Document passage:

Ibrahima Sori was Alfa Ibrahima's cousin. He succeeded Alfa Ibrahima on the latter's death and consolidated the Fulani military authority.
His motives were more commercial than religious. He threw his energy into taking control of all trade,
which at that time primarily consisted of trading slaves for European fabric, iron and weapons.
Sori promoted warfare as a means to gain more slaves, joining forces with the king of the Dyalonke people of Solima.

In 1762 the combined Fulani and Solima forces invaded the territory of the animist Wassoulou to their west and were defeated.
The alliance between the Fulani and Solima broke up. The Solima allied themselves with the Wasulunke against the Fulani,
and began annual raids into Fulani territory. In 1776 they were decisively defeated by the Fulani under Ibrahima Sori, and the Solima had to accept Fulani supremacy.

==Almami==
After the victory over the Solima, Ibrahima Sori adopted the title almami.
He became known as Sori Maudo ("Sori the Great").

Exercise instructions:
(a) From the passage on Ibrahima Sori, list the goods that slaves were traded for.
(b) Please translate this sentence from the passage on Ibrahima Sori into Spanish: "He became known as Sori Maudo ("Sori the Great")."

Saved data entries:
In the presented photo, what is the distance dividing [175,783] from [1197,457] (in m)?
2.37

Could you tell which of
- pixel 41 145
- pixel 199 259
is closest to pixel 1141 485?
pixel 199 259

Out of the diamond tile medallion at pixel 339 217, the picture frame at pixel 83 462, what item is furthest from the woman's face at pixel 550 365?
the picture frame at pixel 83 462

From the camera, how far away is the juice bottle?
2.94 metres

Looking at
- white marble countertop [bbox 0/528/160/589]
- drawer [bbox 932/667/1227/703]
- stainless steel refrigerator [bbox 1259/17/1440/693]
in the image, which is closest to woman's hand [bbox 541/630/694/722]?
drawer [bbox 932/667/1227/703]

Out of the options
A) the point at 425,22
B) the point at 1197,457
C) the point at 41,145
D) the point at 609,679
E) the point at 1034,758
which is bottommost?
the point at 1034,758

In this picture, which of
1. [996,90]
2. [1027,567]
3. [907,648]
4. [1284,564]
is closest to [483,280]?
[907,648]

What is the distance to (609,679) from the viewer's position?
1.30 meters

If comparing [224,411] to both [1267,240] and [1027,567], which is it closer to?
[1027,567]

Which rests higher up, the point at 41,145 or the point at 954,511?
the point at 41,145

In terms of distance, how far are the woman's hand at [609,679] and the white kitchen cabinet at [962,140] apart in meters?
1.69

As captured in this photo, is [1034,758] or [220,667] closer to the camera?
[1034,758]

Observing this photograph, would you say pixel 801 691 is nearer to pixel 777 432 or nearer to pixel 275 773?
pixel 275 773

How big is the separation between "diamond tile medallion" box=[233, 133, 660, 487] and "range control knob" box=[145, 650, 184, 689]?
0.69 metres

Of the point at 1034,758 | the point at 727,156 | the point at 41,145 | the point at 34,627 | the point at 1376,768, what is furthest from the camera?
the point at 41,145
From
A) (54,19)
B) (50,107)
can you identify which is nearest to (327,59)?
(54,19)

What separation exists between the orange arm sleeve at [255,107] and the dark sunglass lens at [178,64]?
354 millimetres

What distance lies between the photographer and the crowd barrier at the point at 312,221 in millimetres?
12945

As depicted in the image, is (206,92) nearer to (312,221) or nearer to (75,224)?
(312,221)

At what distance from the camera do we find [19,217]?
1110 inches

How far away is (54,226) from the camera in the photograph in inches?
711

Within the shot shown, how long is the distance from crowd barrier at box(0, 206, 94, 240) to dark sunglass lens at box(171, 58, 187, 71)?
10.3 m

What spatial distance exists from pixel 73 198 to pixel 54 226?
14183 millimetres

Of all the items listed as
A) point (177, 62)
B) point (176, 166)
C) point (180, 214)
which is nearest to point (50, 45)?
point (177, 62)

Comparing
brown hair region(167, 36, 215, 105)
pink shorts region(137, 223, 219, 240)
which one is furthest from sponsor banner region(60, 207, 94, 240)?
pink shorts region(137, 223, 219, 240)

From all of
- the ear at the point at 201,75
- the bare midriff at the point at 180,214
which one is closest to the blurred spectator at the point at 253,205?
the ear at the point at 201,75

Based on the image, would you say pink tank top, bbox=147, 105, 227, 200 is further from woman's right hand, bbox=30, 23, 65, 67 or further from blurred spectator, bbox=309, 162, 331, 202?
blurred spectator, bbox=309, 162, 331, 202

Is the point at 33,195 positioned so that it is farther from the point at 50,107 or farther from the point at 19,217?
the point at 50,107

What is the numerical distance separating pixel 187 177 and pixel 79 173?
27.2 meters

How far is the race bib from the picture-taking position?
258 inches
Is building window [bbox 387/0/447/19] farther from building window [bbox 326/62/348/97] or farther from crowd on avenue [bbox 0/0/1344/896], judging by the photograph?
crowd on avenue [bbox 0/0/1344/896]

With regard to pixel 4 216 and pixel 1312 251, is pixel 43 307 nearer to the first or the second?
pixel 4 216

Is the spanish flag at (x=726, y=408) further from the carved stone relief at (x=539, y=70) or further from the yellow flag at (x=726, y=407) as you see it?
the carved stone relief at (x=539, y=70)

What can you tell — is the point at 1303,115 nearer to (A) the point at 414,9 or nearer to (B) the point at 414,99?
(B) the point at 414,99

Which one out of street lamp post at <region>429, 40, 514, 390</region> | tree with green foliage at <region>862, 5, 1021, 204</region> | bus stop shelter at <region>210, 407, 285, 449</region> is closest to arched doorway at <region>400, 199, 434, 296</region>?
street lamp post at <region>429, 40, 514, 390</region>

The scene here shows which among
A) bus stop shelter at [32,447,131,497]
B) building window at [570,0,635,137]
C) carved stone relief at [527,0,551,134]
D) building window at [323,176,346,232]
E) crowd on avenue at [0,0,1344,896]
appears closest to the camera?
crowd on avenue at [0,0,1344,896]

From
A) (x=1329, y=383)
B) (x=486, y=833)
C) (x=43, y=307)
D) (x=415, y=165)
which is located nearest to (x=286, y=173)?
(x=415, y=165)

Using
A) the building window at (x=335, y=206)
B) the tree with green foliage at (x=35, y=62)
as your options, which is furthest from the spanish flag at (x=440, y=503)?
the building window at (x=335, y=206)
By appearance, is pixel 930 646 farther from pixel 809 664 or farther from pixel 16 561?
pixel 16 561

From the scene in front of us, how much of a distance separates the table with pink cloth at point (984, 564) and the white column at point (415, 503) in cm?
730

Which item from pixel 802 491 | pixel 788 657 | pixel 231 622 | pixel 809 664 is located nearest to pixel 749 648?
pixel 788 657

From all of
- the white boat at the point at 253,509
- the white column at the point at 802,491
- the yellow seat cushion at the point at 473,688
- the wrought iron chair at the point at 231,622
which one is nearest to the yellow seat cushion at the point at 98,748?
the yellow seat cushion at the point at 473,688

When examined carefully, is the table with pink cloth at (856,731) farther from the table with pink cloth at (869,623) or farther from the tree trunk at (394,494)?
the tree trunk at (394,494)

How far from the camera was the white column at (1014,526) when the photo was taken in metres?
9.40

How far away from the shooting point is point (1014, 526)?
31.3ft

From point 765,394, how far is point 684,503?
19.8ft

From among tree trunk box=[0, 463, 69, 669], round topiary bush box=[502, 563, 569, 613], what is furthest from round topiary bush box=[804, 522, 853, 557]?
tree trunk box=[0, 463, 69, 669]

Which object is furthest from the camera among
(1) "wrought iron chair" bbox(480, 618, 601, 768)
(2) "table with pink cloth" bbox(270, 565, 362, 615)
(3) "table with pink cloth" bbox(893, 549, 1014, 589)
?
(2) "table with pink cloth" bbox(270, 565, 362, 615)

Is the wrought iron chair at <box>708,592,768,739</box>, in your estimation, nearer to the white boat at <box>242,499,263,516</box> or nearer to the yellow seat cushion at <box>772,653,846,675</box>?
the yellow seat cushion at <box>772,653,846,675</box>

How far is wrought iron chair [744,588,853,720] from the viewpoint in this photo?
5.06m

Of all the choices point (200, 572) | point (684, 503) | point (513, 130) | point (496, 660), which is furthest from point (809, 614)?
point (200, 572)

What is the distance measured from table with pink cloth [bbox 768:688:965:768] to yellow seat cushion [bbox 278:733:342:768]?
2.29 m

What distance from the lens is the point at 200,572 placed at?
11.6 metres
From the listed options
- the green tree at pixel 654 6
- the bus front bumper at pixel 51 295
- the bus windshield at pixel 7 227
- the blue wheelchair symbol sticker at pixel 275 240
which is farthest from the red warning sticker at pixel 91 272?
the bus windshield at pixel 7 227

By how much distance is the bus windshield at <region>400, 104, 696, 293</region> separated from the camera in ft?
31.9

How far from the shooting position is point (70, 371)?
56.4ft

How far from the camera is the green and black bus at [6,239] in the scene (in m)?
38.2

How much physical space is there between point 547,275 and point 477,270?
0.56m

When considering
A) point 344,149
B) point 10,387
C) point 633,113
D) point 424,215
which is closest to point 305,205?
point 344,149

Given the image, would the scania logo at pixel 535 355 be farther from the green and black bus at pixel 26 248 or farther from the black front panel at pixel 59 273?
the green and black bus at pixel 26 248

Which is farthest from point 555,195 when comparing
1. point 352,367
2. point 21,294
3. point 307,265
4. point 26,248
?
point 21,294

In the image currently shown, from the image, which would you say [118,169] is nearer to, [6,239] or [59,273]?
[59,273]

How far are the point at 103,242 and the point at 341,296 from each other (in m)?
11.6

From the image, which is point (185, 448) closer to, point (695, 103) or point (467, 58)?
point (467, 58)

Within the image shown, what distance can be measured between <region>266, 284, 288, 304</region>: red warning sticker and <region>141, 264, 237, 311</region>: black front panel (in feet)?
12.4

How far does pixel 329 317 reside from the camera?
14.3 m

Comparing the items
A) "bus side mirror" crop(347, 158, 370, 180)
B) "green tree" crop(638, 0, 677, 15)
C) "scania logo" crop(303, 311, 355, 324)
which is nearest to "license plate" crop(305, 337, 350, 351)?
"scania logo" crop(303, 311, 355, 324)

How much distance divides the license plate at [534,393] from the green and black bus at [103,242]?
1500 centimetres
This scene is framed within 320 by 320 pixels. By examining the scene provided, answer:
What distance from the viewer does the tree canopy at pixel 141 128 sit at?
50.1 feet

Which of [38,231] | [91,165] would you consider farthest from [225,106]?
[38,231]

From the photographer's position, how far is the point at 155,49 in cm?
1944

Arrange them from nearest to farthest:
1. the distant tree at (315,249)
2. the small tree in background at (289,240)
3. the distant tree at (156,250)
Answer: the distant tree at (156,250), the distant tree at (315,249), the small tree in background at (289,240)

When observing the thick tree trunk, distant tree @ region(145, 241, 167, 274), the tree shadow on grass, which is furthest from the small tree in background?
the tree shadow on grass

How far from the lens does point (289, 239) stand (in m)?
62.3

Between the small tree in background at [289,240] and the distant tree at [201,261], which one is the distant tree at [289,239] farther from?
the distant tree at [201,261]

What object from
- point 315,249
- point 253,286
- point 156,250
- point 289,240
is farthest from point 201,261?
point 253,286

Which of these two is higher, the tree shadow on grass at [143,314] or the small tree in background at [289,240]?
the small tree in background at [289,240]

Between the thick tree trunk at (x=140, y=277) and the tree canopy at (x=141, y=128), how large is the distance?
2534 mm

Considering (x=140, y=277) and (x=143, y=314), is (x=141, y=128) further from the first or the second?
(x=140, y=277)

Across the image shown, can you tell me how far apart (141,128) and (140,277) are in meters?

Responses to the tasks:
(a) European fabric, iron, weapons

(b) Llegó a ser conocido como Sori Maudo («Sori el Grande»).